Reproduce every one of the records below in full, substituting "far line of trees" wherever "distant tree line" occurs and leaving all other text unchanged.

* begin *

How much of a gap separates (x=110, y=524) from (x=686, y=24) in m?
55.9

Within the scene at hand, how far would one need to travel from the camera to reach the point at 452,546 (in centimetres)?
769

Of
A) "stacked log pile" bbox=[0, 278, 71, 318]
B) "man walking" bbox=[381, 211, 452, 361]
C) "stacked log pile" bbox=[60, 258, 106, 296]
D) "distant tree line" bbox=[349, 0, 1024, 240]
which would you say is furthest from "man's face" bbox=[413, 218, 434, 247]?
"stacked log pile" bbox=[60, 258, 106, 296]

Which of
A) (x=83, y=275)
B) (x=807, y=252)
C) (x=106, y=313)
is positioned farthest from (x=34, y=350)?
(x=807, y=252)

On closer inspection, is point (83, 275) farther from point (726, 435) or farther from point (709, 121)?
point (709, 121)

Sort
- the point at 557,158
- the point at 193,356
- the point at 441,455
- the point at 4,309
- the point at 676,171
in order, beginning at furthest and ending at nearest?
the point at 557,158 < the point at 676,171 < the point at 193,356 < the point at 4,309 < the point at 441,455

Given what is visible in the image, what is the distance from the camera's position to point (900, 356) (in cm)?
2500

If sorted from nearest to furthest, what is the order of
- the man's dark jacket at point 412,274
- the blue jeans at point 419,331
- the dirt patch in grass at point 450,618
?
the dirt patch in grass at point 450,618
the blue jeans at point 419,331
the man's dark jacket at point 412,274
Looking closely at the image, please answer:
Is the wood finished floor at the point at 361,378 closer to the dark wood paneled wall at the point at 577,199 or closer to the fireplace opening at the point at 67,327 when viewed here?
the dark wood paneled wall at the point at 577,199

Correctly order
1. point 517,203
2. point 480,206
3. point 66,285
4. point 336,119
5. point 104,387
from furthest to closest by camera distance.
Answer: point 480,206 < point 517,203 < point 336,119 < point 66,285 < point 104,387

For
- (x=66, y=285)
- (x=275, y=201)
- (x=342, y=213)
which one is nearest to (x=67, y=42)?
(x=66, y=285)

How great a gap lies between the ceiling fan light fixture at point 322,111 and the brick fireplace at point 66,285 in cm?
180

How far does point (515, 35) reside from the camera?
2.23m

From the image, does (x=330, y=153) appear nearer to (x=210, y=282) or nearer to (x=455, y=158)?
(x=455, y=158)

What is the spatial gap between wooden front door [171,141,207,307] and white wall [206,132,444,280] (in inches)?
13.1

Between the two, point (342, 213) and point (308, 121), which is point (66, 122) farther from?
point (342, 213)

* end *

Finished exercise:
How much of a gap separates (x=110, y=524) from (x=686, y=24) in m?
55.9

Within the scene at hand, how far would one need to travel from the camera to reach the point at 452,546 (in centimetres)?
769

Of
A) "stacked log pile" bbox=[0, 278, 71, 318]
B) "man walking" bbox=[381, 211, 452, 361]
C) "stacked log pile" bbox=[60, 258, 106, 296]
D) "far line of trees" bbox=[349, 0, 1024, 240]
which would you say is furthest from "man's face" bbox=[413, 218, 434, 247]?
"stacked log pile" bbox=[60, 258, 106, 296]

Which of
A) (x=83, y=275)
B) (x=807, y=252)
C) (x=106, y=313)
is positioned farthest from (x=34, y=350)?
(x=807, y=252)

On closer inspection, is point (83, 275) farther from point (726, 435) or farther from point (709, 121)?
point (709, 121)

Sort
- the point at 557,158
- the point at 193,356
- the point at 441,455
- the point at 4,309
- the point at 676,171
in order, beginning at furthest and ending at nearest?
the point at 557,158 < the point at 676,171 < the point at 193,356 < the point at 4,309 < the point at 441,455

Given what is visible in the image, what is the distance from the camera's position to point (900, 356) (in cm)?
2500

If sorted from nearest to furthest, what is the order of
- the man's dark jacket at point 412,274
- the blue jeans at point 419,331
- the dirt patch in grass at point 450,618
?
the dirt patch in grass at point 450,618
the blue jeans at point 419,331
the man's dark jacket at point 412,274
Looking closely at the image, please answer:
Is the wood finished floor at the point at 361,378 closer to the dark wood paneled wall at the point at 577,199 or closer to the fireplace opening at the point at 67,327 when viewed here?
the dark wood paneled wall at the point at 577,199

Correctly order
1. point 517,203
2. point 480,206
3. point 66,285
4. point 336,119
5. point 104,387
from furthest to closest by camera distance.
Answer: point 480,206 < point 517,203 < point 336,119 < point 66,285 < point 104,387

For
- (x=66, y=285)
- (x=275, y=201)
- (x=342, y=213)
which one is nearest to (x=67, y=42)?
(x=66, y=285)

How great a gap lies between the ceiling fan light fixture at point 322,111 and the brick fireplace at point 66,285 in cm?
180

How far does point (515, 35) reside from the camera?
2.23m

From the image, does (x=330, y=153) appear nearer to (x=210, y=282) or nearer to (x=455, y=158)?
(x=455, y=158)

What is the spatial gap between wooden front door [171,141,207,307] and white wall [206,132,444,280] (in inches)?
13.1

Between the two, point (342, 213) and point (308, 121), which is point (66, 122) farther from?
point (342, 213)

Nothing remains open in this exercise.